───── ФРАГМЕНТ ТЕКСТА

Одесские литераторы подчеркнуто пренебрежительно относились к нужде. Одеты они были в потертые военного времени френчи и пиджаки, но забота об обуви представляла труднейшую проблему. Рынок отвечал астрономической цифрой стоимости «колес», как их тогда называли. Если ботинки рвались, над человеком нависала катастрофа, ибо все пределы починки и ремонта были давно превзойдены. Вся «проза» жизни превращалась в угрозу существованию. Это касалось всего – от продуктов до топлива, одежды, обуви, белья, мыла, освещения… И вот, несмотря на все это, «Зеленая лампа» обустроила себе штаб на улице Петра Великого. Его назовут «Коллектив поэтов», и он просуществует до 1922 года.

На Петра Великого в 1918-м пустую квартиру бежавших от революции буржуев самолично реквизировал некто Митя Ширмахер – человек, который на сегодняшнем языке «жил по понятиям». Он был хром, носил ортопедический сапог. Лицо имел бледное, один глаз был зеленый, другой – желтый. Опираясь на палку и хромая, Митя предложил поэтам комнаты. Их было две, довольно обширные, обе с выходом на балкон. Двигаясь, Ширмахер ласково ощупывал рукой шелковую обивку кресел и большие атласные желтые портьеры. В комнатах сохранилась мягкая мебель и даже рояль. Мелких предметов, посуды, ваз не было – их начисто унесла волна эвакуации. Митя поинтересовался: «Будут ли все расходы по квартплате и освещению оплачивать поэтами?» – и получил немедленное согласие. Потом он перешел к главному для себя вопросу: «Из чего лучше сшить костюм для приема гостей – из занавесок или обивки?»

Поэты заподозрили, какая угроза нависла над креслами. После долгих дебатов и консультаций они убедились, что отговорить Митю от задуманного никак не удается. С болью в сердце пожертвовали занавесками. Через некоторое время действительно на Мите и его верном адъютанте молодом Юре появились баснословно ярко-желтые блестящие френч и галифе, чем-то отдаленно напоминавшие камзолы мушкетеров.

Митя Ширмахер принадлежал к славному племени одесских комбинаторов. Его прозвали Хромым бесом Тюркаре. Он действительно напоминал героев Лесажа. Но пока что он был небезынтересным собеседником и гостеприимным хозяином.

Решили, что клуб будет открыт без ограничений для всех выступлений, не будет ни устава и никаких стеснений для посетителей. По вечерам все больше стекалось народу, горела одна лампа под зеленым абажуром. Багрицкий и Олеша читали стихи русских поэтов. Память их была неисчерпаема. «Чьи это стихи, Юра?» – порой обращался Багрицкий к Олеше. Но эрудиция Олеши тоже огромна. Они читают по очереди Фета, Тютчева, Баратынского, Батюшкова, Языкова, много Пушкина и Лермонтова.

──────────
───── ДАННЫЕ

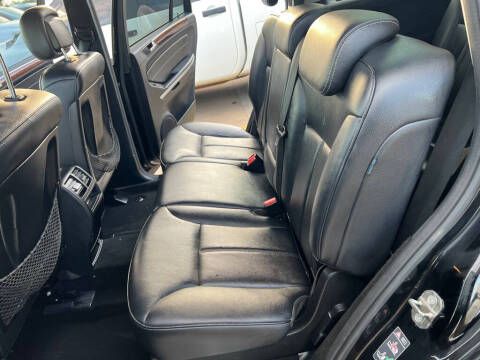 2010 Mercedes-Benz GL-Class GL 450 4MATIC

──────────

:: ЗАДАНИЕ 1 ::
Назовите всех поэтов, стихи которых, согласно фрагменту о «Коллективе поэтов», Багрицкий и Олеша читали по очереди.
:: ЗАДАНИЕ 2 ::
Переименуйте «Лесажа» в «Мольера» в участке фрагмента о «Коллективе поэтов» от слов «Поэты заподозрили, какая» до слов «и гостеприимным хозяином.» включительно и приведите этот участок целиком.

:: ИТОГОВЫЙ ОТВЕТ 1 ::
Фет, Тютчев, Баратынский, Батюшков, Языков, Пушкин, Лермонтов.

:: ИТОГОВЫЙ ОТВЕТ 2 ::
Поэты заподозрили, какая угроза нависла над креслами. После долгих дебатов и консультаций они убедились, что отговорить Митю от задуманного никак не удается. С болью в сердце пожертвовали занавесками. Через некоторое время действительно на Мите и его верном адъютанте молодом Юре появились баснословно ярко-желтые блестящие френч и галифе, чем-то отдаленно напоминавшие камзолы мушкетеров.

Митя Ширмахер принадлежал к славному племени одесских комбинаторов. Его прозвали Хромым бесом Тюркаре. Он действительно напоминал героев Мольера. Но пока что он был небезынтересным собеседником и гостеприимным хозяином.